There’s no one right way to engrave photos. A lot of it is personal preference learned through experimentation, but there are a few techniques that virtually anyone who laser engraves photos finds useful.
- Starting out: If you’re new to photo engraving, the first thing you should do is set aside some quiet time to practice and get familiar with the process. As with any technique, photo engraving takes time to perfect.
- Image quality: Not all photos are going to engrave well. Photos that laser best are photos that contain a wide range of light to dark shades and everything in-between. Photos with large areas of a single color typically do not engrave well, especially when working with wood.
- Substrates: Photos are going to engrave differently from one material to the next, and your settings will vary as well. A photo that engraves beautifully on marble may not look as good on glass. Something that looks stunning on wood may not produce the same contrast on slate. As you become more adept at photo engraving, determining which substrate engraves the best will become more intuitive.
So, what makes a photo ideal for engraving? There are several considerations that need to be taken into account when determining whether a photo is suitable for engraving:
- Ideally, a photo shows many gradations of color from light to dark
- The photo shows good focus and definition of detail
Shading: Make sure you have a variety of colors from light to dark within your photo. A single-color photo that has a lot of sky won’t provide much visual interest when engraved, and neither will one with large dark areas. Take the picture of the couple standing in the shadows (Fig. 1). While it may look visually interesting when printed, it will lose a lot of that detail when engraved.
Close-up subjects: Your photo’s composition is an integral part of the quality of the etching. Take a look at Fig. 2—the engagement photo of the couple holding hands in the meadow looks great artistically but will lose detail when etched on wood. Fig. 3, on the other hand, features a variety of shading and close-up figures, which makes it much more suitable for engraving.
Additional tips:
Get the highest resolution digital image you can. Low-resolution photos from the internet are almost never suitable for engraving.

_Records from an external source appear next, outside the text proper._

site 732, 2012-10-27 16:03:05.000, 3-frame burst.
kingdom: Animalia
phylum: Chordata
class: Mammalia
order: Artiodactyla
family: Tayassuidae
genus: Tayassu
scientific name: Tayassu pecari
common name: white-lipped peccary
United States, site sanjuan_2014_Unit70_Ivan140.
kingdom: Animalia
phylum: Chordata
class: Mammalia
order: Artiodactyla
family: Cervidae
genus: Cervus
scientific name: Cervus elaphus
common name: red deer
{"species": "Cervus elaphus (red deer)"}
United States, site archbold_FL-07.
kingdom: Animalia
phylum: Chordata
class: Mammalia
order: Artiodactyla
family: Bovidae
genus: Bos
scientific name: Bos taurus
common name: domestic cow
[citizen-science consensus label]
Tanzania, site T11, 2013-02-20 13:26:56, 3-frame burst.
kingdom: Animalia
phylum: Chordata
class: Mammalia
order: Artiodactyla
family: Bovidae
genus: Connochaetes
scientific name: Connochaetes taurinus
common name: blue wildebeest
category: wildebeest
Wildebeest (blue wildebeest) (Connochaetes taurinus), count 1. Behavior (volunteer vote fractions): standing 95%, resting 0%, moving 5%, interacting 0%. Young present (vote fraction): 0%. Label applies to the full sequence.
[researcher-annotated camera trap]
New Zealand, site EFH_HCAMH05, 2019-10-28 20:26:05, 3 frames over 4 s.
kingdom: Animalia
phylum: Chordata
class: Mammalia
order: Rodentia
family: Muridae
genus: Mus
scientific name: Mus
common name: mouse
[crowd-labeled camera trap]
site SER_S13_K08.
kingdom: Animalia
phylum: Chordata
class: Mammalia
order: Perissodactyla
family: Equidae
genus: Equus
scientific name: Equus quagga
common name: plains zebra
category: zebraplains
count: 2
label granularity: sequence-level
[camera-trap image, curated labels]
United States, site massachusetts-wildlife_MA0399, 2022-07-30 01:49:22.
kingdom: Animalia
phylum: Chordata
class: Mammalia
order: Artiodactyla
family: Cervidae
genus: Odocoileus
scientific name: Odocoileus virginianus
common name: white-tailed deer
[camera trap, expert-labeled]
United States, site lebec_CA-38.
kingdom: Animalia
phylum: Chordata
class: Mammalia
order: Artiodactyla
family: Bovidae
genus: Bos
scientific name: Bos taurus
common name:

Convert your photo to black and white. This modifies the dot pattern that is in the image and makes it more suitable for laser engraving.
If you are engraving a photo on dark material like black marble or black anodized aluminum, you are going to need to invert the photo before sending it to the engraver. When you invert an image, you are essentially creating a negative. The laser will fire wherever there is a dot in the artwork, so for most engraving materials like wood or acrylic, you are creating a dark mark wherever the laser hits the material. However, on material like black marble, you do the opposite—creating white wherever the laser fires, not dark. Inverting just changes all of the black dots to white and vice-versa.